» **WORK TO DO**
Render into Spanish the following sentence from the film review below: "In partisan times, studied neutrality is the most revolutionary stance of all."

» **PAGE EXCERPT**
______________________________

Director Kathryn Bigelow did it with The Hurt Locker and she has done it again with Zero Dark Thirty: crafted an awards season-favourite film about the war on terror that has enraged both the American right and the left almost equally. In partisan times, studied neutrality is the most revolutionary stance of all.
Zero Dark Thirty is a flawed but absorbing fictionalised look at the hunt for Bin Laden after the Twin Towers fell on 11 September 2001. The film opens on a black screen as the desperate cries of those trapped in the upper levels of the World Trade Center and the panicked chatter of emergency services personnel fill your ears.
In the scenes that follow, the film cuts to a CIA “black site” where American interrogators are questioning a prisoner with possible links to al Qaeda terrorists. It is these scenes where prisoners are humiliated, subjected to waterboarding and deprived of sleep that have caused all the fuss. Naomi Wolf in a typically emotive and simplistic polemic goes as far as to call Kathryn Bigelow a “handmaiden to torture” like the Nazi propagandist, Leni Riefenstahl.

______________________________

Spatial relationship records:
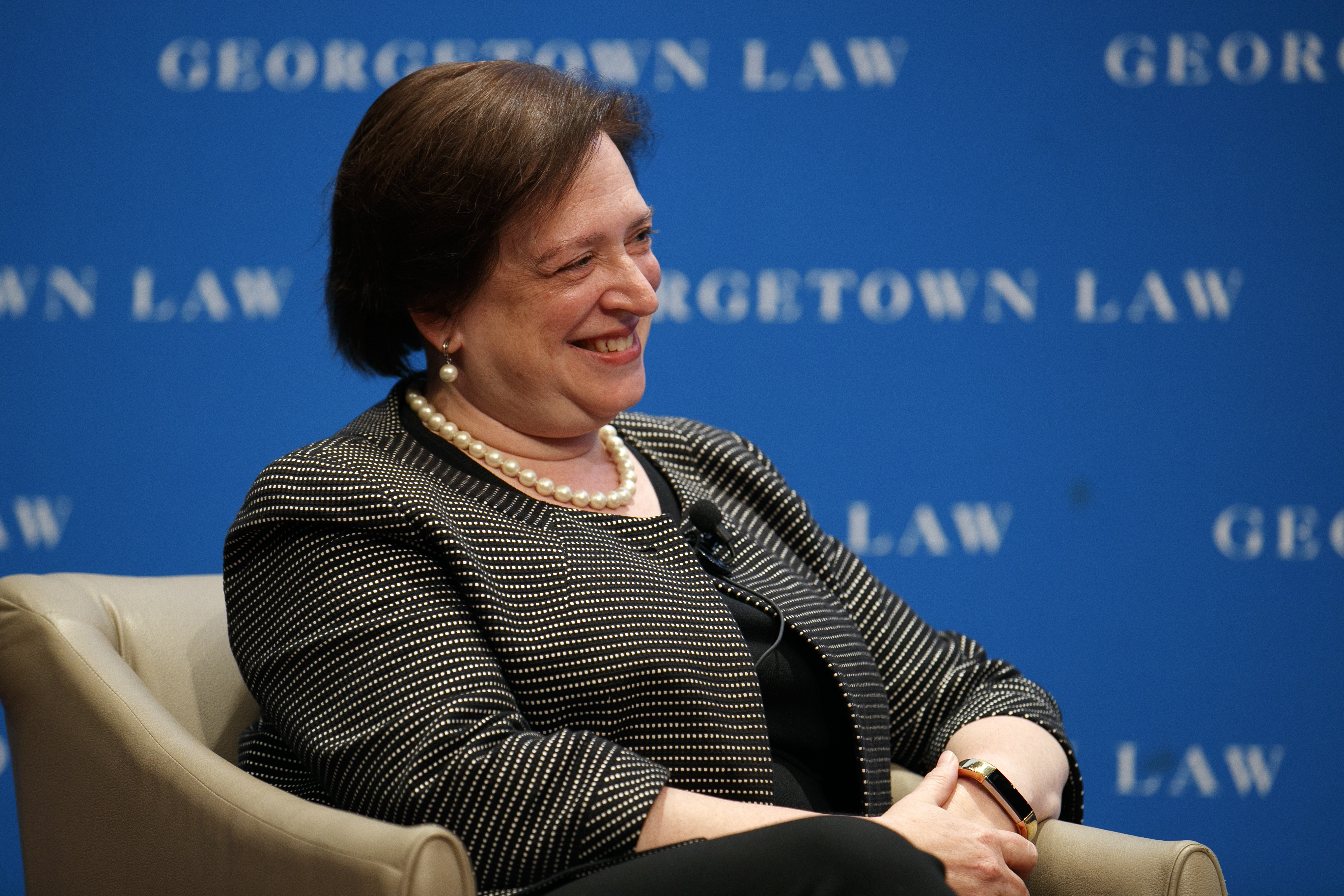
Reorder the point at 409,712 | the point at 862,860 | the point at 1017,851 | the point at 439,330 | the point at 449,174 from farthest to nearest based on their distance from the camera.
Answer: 1. the point at 439,330
2. the point at 449,174
3. the point at 1017,851
4. the point at 409,712
5. the point at 862,860

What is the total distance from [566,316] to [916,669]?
65cm

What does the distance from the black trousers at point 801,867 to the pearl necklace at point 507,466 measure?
527 mm

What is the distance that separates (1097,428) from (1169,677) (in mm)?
493

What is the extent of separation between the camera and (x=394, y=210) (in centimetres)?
143

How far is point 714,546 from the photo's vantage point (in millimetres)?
1540

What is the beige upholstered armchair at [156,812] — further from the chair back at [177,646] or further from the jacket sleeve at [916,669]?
the jacket sleeve at [916,669]

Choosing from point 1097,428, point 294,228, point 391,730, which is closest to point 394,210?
point 391,730

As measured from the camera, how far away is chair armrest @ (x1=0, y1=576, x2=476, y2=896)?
1040 millimetres

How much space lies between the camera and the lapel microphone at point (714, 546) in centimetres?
146

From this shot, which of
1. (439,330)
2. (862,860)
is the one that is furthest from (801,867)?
(439,330)

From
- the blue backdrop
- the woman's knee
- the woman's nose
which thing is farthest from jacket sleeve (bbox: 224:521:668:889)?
the blue backdrop

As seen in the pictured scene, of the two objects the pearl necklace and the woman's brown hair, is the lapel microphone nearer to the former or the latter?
the pearl necklace

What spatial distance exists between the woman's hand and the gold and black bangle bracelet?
8cm

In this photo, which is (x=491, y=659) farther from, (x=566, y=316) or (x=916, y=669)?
(x=916, y=669)
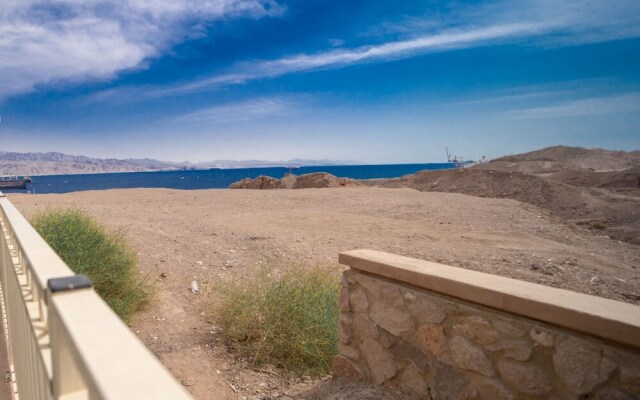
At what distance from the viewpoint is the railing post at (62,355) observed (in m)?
1.26

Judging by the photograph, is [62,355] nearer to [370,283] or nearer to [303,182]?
[370,283]

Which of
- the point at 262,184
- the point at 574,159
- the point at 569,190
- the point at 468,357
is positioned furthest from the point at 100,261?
the point at 574,159

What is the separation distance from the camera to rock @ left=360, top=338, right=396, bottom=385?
4074mm

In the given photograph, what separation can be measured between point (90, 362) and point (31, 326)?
1.22 meters

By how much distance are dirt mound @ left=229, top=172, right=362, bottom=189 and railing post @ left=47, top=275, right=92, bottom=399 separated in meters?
25.9

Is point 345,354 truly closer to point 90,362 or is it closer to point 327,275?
point 327,275

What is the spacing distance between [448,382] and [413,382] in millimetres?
425

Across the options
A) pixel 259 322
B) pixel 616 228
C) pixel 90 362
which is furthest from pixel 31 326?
pixel 616 228

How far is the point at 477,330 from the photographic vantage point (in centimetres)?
329

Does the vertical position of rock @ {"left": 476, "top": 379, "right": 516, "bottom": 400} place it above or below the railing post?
below

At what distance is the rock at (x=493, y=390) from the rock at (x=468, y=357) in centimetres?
6

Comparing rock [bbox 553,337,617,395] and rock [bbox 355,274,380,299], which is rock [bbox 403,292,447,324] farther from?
→ rock [bbox 553,337,617,395]

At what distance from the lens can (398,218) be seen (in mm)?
14758

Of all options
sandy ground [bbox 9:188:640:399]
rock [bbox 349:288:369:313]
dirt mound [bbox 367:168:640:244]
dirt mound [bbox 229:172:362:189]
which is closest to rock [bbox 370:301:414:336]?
rock [bbox 349:288:369:313]
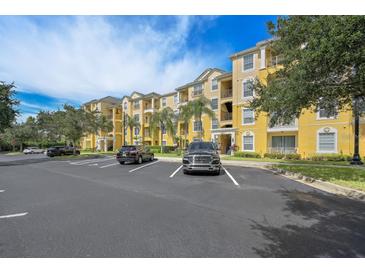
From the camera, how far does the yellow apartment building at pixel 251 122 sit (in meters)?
19.5

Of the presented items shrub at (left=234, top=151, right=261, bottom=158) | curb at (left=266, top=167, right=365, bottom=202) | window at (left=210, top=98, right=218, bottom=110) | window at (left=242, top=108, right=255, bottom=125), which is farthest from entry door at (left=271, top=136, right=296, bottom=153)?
curb at (left=266, top=167, right=365, bottom=202)

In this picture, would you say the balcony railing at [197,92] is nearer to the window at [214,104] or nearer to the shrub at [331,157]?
the window at [214,104]

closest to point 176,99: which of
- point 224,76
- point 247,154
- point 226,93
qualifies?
point 226,93

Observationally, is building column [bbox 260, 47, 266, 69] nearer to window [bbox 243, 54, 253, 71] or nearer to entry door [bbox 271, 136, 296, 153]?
window [bbox 243, 54, 253, 71]

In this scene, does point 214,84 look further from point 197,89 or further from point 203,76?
point 197,89

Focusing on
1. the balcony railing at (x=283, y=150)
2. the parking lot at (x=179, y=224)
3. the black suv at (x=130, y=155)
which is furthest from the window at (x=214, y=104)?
the parking lot at (x=179, y=224)

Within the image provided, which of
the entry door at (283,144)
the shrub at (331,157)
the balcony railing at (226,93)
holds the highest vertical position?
the balcony railing at (226,93)

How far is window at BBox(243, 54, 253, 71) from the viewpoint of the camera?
976 inches

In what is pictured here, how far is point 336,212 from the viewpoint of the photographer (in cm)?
507

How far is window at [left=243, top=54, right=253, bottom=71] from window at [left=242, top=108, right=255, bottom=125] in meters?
5.49

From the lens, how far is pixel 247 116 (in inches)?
998

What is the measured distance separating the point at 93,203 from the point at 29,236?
6.95ft

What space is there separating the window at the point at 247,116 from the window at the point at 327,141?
740 cm

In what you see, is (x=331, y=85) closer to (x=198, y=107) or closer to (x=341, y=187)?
(x=341, y=187)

______________________________

» **SOLUTION BELOW**
En tiempos partidistas, la neutralidad calculada es la postura más revolucionaria de todas.